Give the records from the line with "In terms of spatial" through the end of the records as a Markdown table with the columns Number and Record line, one numbered row per line. Leave out blank lines and pictures.

Dataset content start

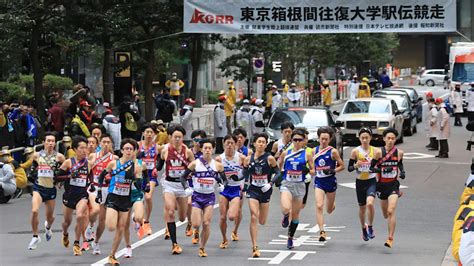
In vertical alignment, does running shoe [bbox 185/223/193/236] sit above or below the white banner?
below

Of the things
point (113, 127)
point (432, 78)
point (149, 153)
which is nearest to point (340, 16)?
point (113, 127)

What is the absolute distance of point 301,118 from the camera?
30000mm

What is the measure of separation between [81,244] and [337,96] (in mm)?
49984

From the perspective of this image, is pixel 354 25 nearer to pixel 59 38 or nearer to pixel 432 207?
pixel 432 207

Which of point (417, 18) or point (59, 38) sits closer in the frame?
point (417, 18)

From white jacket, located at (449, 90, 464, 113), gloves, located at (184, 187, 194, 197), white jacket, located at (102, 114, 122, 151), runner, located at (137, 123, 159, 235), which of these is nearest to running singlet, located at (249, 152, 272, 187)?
gloves, located at (184, 187, 194, 197)

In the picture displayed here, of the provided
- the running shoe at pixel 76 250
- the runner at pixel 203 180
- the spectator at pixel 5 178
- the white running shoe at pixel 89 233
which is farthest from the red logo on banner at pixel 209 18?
the running shoe at pixel 76 250

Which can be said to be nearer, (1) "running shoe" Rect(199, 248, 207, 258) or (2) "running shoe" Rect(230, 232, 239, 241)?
(1) "running shoe" Rect(199, 248, 207, 258)

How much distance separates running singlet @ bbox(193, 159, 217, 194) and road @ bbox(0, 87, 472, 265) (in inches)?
38.2

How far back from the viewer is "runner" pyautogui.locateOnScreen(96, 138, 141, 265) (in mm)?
14422

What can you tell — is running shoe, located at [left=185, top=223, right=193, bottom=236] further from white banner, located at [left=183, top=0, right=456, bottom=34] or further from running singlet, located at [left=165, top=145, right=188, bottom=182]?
white banner, located at [left=183, top=0, right=456, bottom=34]

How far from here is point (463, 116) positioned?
48.3 meters

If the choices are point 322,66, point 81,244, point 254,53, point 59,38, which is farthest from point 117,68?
point 322,66

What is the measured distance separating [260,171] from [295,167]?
2.15 ft
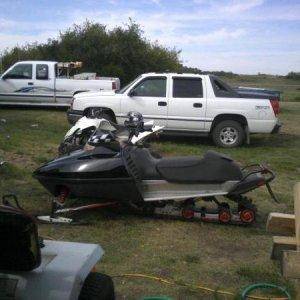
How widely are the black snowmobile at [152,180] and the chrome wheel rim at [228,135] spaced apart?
20.2 feet

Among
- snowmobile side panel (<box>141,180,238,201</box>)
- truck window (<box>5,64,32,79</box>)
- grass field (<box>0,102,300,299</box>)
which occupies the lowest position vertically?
grass field (<box>0,102,300,299</box>)

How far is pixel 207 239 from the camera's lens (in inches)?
227

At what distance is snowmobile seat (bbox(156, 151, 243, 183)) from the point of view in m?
6.02

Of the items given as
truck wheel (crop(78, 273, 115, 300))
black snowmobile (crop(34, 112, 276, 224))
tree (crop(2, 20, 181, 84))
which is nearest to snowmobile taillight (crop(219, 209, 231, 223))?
black snowmobile (crop(34, 112, 276, 224))

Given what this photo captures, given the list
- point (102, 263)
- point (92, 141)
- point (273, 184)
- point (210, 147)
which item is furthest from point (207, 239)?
point (210, 147)

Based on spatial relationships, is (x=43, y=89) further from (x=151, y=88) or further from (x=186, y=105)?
(x=186, y=105)

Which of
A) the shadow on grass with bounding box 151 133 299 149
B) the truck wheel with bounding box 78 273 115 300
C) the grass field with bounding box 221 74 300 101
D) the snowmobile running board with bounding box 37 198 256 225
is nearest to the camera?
the truck wheel with bounding box 78 273 115 300

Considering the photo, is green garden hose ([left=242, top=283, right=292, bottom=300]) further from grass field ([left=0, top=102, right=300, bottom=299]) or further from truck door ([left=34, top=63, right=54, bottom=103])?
truck door ([left=34, top=63, right=54, bottom=103])

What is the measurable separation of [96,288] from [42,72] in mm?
16957

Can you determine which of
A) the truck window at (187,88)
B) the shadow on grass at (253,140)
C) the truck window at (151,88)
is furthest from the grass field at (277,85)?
the truck window at (151,88)

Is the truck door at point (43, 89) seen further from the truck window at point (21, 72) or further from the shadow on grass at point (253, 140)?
the shadow on grass at point (253, 140)

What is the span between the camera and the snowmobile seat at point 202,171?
6.02 meters

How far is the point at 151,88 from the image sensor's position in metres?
12.5

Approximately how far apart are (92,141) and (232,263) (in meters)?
2.35
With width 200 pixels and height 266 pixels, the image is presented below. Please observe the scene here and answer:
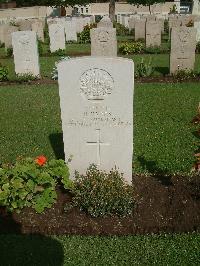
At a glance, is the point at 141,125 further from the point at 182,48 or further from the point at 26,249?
the point at 182,48

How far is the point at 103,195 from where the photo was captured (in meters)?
4.70

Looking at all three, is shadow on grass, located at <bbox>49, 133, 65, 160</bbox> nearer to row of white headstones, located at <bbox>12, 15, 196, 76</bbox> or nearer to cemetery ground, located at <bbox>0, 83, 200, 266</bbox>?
cemetery ground, located at <bbox>0, 83, 200, 266</bbox>

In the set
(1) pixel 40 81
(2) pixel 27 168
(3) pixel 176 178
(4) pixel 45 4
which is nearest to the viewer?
(2) pixel 27 168

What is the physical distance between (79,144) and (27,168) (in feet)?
2.47

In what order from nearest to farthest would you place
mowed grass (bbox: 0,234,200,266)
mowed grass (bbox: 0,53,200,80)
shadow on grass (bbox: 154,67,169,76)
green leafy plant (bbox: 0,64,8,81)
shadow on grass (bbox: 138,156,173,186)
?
mowed grass (bbox: 0,234,200,266) < shadow on grass (bbox: 138,156,173,186) < green leafy plant (bbox: 0,64,8,81) < shadow on grass (bbox: 154,67,169,76) < mowed grass (bbox: 0,53,200,80)

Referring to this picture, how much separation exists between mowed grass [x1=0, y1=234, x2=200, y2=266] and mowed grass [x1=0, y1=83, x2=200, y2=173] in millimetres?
1866

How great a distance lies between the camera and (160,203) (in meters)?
5.04

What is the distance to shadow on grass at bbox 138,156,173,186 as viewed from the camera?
5650 mm

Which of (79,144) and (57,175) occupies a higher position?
(79,144)

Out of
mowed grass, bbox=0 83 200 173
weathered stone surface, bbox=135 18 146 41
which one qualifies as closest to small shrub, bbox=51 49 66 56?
weathered stone surface, bbox=135 18 146 41

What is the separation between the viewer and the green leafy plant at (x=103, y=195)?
15.5 feet

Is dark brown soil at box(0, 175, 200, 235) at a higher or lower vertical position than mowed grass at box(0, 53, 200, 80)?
lower

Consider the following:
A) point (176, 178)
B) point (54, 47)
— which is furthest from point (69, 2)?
point (176, 178)

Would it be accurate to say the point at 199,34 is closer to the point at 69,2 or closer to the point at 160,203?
the point at 160,203
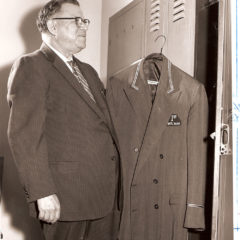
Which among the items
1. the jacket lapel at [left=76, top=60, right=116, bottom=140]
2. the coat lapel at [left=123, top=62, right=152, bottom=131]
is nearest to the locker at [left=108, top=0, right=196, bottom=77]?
the coat lapel at [left=123, top=62, right=152, bottom=131]

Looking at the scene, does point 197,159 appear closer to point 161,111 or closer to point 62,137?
point 161,111

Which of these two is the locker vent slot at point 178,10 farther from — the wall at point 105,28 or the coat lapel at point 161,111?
the wall at point 105,28

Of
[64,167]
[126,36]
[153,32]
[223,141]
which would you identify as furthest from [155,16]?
[64,167]

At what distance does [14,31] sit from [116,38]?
96 centimetres

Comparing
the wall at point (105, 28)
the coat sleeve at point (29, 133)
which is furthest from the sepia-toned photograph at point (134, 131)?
the wall at point (105, 28)

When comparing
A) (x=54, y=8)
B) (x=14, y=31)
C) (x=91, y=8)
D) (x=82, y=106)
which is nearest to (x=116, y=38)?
(x=91, y=8)

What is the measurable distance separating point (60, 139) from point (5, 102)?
1695mm

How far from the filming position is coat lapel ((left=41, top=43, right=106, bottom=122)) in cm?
202

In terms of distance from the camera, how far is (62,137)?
1959 mm

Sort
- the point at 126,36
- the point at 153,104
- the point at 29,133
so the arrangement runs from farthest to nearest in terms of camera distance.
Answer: the point at 126,36, the point at 153,104, the point at 29,133

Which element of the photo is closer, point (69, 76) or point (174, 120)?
point (69, 76)

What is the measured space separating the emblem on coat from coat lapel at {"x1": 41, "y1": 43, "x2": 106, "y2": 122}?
1.45 ft

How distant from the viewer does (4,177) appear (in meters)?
3.42

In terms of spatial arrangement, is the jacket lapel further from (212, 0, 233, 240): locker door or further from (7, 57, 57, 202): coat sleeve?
(212, 0, 233, 240): locker door
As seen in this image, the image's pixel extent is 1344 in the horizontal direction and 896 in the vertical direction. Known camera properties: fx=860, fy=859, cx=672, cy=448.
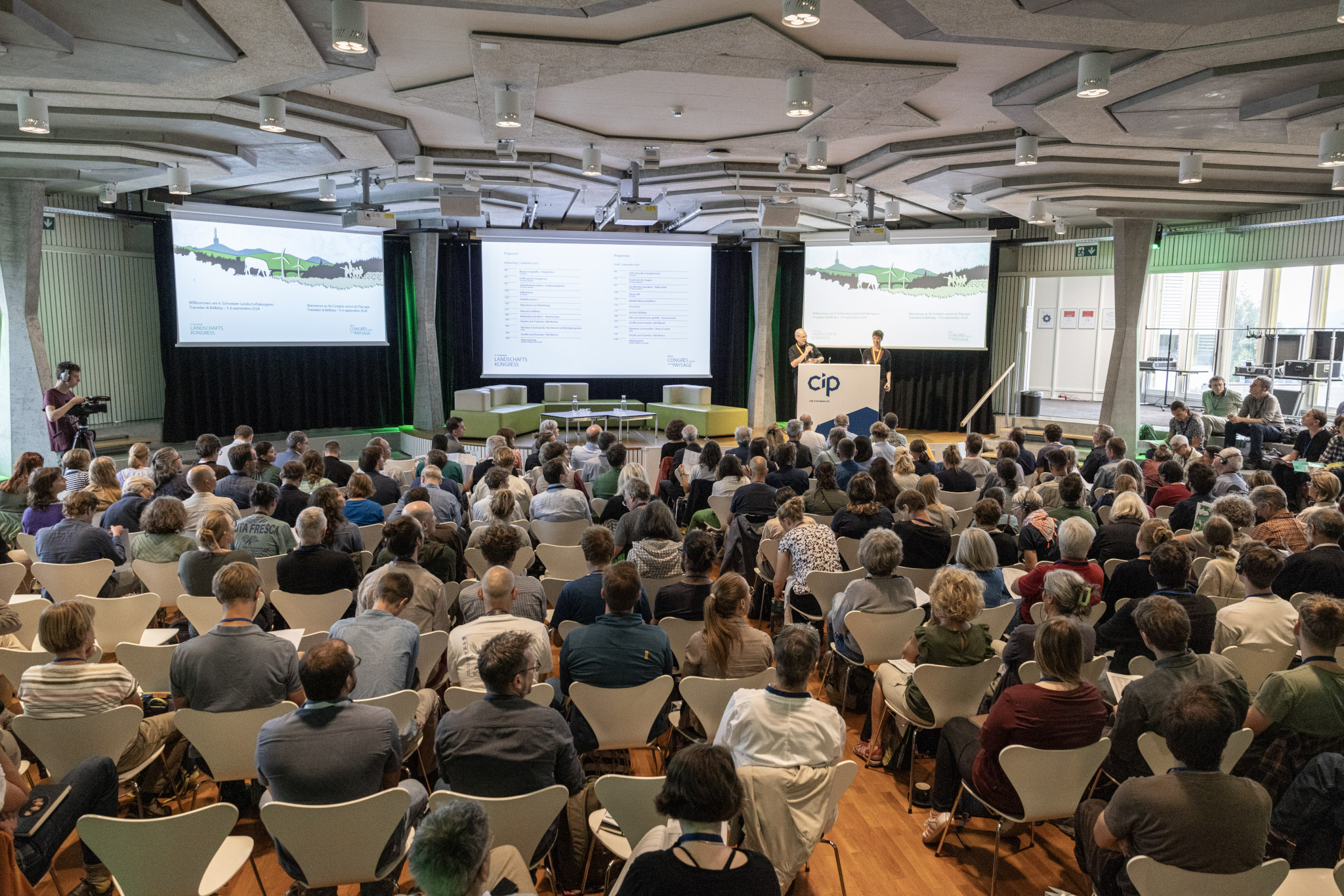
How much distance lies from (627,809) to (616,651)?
849mm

Dataset content end

[Final result]:
| Number | Record line |
|---|---|
| 1 | In terms of spatial arrangement, is the jacket lapel further from (212, 0, 233, 240): locker door or further from (7, 57, 57, 202): coat sleeve? |
| 2 | (212, 0, 233, 240): locker door |
| 3 | As seen in this image, the image's pixel extent is 1344 in the horizontal direction and 896 in the vertical direction. Known camera properties: fx=860, fy=859, cx=672, cy=448. |
| 4 | How much distance lies from (627,809) to (616,651)? |
| 5 | 849mm |